1/2 ounce cinnamon syrup

1/4 ounce grenadine

8 drops Pernod (or absinthe)

4 dashes Angostura bitters

Power blend with 3/4 cup crushed ice for no more than 5 seconds. Pour into a tall glass and add ice to fill. Garnish with mint. Freaking yum.

 

Procera African Juniper Gin (Green Dot 2021 Vintage)

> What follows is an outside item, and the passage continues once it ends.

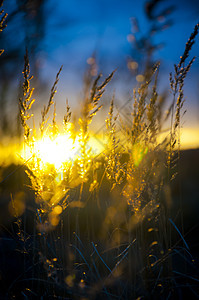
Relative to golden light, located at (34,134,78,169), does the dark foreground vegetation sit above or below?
below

As I mentioned earlier, this gin — along with the Blue and Red Dot vintages — was gifted to me by a friend who’s a badass bartender and collector of spirits. In order for a gin to be “gin” it must contain juniper. Almost all gins on the market have juniper blended with many other spices and citrus peels. The Green Dot Procera Gin only has juniper. That’s it. Technically, it contains the young foliage tips, fresh “never-dried” berries, toasted heartwood and dried berries. Before I tried this for the first time, I thought, “not sure how there’s going to be a lot going on with this one.” I was so wrong. It’s the best gin I’ve ever had in my life. I can’t even describe to you what I tasted, but there’s a small note that accompanies the bottle and they nail it: “It starts with a creamy, rich mouthfeel from fresh, never-dried, Juniperus procera berries. Then, the leaves impart a piney, sap-like note on the mid-palate, before toasted heartwood delivers a dry, complex, almost spicy finish.” In-freaking-deed. Even though I haven’t mixed one for myself yet, I recommend having a martini with this. I’m making mine this weekend.

Martini

2 1/4 ounces Procera Green Dot Gin

3/4 ounce Dolin Dry vermouth

Combine the gin and vermouth in a chilled stirring vessel. Add ice and stir until proper dilution has occurred. Strain into a chilled martini or coupe glass. Garnish with whatever you’d like, but I’m going with a lemon peel, expressing the oils over the cocktail before adding it to the drink.

Quick tip: Put your gin, or at least the 2 1/4 ounces of it, in the freezer before mixing. You want your martini piercingly cold.  PS

Tony Cross owns and operates Reverie Cocktails, a cocktail delivery service that delivers kegged cocktails for businesses to pour on tap — but once a bartender, always a bartender.